RSPF collar positions are structurally neutral (protective); the modeled P&L assumes European-style exercise at expiration and ignores early assignment, transaction costs, dividends paid before expiry on the stock leg (when present), and the bid-ask spread on the listed chain. RSPF positions also carry Financial Services sector concentration risk; news flow inside the sector (peer earnings, regulatory shifts, supply-chain headlines) can move RSPF alongside the broader basket even when RSPF-specific fundamentals are unchanged. Always rebuild the position from current RSPF chain quotes before placing a trade.
Frequently asked questions
- What is a collar on RSPF?
- A collar on RSPF is the collar strategy applied to RSPF (etf). The strategy is structurally neutral (protective): A collar pairs long stock with a protective out-of-the-money put financed by a short out-of-the-money call, capping both tails of the position around the current spot. With RSPF etf trading near $77.66, the strikes shown on this page are snapped to the nearest listed RSPF chain strike and the premiums come straight from the end-of-day bid/ask midpoint.

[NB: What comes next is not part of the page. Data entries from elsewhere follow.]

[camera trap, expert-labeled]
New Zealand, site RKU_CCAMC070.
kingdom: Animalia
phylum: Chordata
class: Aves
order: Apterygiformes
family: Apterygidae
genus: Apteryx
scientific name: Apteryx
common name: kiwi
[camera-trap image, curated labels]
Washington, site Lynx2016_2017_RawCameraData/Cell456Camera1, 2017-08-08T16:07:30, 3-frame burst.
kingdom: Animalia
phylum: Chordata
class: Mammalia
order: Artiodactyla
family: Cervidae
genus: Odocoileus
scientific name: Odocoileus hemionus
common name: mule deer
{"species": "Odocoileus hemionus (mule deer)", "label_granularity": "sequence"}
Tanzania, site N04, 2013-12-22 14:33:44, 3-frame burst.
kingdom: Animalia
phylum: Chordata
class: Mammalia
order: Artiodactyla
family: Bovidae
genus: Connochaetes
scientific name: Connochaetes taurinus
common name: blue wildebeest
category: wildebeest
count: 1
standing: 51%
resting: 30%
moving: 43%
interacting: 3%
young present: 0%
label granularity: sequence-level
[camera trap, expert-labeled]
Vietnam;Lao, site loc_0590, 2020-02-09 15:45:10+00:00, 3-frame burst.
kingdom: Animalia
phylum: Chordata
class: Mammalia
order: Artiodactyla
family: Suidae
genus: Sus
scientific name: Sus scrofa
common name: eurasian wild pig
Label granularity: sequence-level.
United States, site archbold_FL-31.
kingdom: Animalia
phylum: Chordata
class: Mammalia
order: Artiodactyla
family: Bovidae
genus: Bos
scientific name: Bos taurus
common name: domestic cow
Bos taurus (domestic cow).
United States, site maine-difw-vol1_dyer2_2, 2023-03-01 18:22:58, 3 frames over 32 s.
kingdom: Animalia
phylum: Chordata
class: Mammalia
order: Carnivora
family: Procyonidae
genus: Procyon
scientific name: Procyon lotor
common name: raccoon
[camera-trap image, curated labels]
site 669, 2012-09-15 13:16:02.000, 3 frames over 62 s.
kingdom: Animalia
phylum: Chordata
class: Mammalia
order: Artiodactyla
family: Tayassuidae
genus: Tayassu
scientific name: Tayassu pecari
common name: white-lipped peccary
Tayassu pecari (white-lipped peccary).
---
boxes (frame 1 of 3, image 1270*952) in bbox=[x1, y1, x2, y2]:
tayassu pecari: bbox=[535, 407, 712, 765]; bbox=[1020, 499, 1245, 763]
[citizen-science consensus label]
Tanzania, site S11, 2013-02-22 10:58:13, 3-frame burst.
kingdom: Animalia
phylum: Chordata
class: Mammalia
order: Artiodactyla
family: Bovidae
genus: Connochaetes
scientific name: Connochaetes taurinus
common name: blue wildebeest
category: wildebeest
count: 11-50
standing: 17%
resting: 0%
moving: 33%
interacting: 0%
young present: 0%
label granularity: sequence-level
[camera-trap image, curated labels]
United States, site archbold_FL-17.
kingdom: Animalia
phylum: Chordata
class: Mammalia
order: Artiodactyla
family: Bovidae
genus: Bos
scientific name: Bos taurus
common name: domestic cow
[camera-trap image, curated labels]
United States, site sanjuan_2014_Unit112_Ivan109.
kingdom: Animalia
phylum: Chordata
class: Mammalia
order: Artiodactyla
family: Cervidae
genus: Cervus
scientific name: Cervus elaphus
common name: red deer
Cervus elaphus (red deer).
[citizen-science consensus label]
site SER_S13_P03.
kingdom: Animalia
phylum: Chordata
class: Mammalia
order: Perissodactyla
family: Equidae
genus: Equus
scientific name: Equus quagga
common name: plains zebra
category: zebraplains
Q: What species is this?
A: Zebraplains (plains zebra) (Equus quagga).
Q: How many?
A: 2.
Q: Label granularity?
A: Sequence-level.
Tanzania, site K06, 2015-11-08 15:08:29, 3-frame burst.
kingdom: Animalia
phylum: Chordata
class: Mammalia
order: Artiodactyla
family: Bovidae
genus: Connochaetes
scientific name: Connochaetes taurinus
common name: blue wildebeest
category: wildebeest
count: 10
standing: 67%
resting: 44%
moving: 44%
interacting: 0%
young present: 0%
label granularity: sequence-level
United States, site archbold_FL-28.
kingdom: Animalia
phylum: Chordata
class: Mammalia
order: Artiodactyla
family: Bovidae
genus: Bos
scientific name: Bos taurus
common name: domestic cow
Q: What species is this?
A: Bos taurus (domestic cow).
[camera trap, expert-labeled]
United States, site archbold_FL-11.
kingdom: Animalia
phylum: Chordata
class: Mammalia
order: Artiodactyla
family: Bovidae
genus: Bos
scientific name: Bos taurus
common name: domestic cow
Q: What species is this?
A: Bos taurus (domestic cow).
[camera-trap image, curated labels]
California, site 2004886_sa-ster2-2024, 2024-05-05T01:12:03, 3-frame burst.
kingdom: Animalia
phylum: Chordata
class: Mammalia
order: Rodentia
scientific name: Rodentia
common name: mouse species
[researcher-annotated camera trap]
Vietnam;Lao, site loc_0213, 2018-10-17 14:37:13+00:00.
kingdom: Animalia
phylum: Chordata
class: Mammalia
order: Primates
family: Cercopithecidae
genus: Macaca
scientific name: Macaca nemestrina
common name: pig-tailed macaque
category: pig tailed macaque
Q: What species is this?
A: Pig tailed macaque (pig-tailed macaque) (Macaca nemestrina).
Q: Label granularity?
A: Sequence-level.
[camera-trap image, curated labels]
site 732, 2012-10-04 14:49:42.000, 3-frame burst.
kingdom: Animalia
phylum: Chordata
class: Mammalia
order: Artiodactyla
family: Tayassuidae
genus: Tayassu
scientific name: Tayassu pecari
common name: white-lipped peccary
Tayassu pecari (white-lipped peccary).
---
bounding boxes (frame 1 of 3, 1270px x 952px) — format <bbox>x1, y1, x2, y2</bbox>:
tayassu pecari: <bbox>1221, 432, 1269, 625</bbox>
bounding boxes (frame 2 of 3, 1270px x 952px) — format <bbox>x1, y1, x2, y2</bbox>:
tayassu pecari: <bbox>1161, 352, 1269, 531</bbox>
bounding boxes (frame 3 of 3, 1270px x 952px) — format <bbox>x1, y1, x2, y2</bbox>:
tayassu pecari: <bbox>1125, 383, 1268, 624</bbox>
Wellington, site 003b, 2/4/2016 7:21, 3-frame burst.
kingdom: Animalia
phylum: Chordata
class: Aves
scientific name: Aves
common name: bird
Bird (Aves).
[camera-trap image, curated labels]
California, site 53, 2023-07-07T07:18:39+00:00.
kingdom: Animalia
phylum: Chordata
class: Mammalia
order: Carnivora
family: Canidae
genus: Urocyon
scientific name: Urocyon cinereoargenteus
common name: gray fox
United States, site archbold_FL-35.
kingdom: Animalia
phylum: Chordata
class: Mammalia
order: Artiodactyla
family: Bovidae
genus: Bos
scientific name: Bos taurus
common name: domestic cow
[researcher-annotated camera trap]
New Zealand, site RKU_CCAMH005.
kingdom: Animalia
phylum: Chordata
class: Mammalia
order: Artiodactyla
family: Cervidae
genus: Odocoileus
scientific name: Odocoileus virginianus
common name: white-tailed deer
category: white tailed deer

- How are RSPF collar max profit and max loss calculated?
- Max profit roughly equals short-call strike minus cost basis plus net premium; max loss roughly equals cost basis minus long-put strike minus net premium. Breakeven shifts by the net premium. For the RSPF collar priced from the end-of-day chain at a 30-day expiry (ATM IV 15.60%), the computed maximum profit is $410.50 per contract and the computed maximum loss is -$389.50 per contract. Live intraday quotes will differ as the chain moves through the trading session.
- What is the breakeven for a RSPF collar?
- The breakeven for the RSPF collar priced on this page is roughly $77.90 at expiration, derived from end-of-day chain premiums. Breakeven is the underlying price at which the strategy's P&L crosses zero ignoring transaction costs and assignment risk. The current RSPF market-implied 1-standard-deviation expected move is approximately 4.47%; if the move sits well outside the breakeven distance, the structure's risk-reward becomes correspondingly tighter.
- When should you consider a collar on RSPF?
- Collars on RSPF hedge an existing long RSPF etf position; the long put sets a floor while the short call finances it, often run as a near-zero-cost hedge during expected volatility windows.
- How does current RSPF implied volatility affect this collar?
- RSPF ATM IV is at 15.60% with IV rank near 12.65%, which is on the low end of its 1-year range. Premium-buying structures (long call, long put, debit spreads) are relatively cheap in this regime; premium-selling structures collect less credit per unit risk.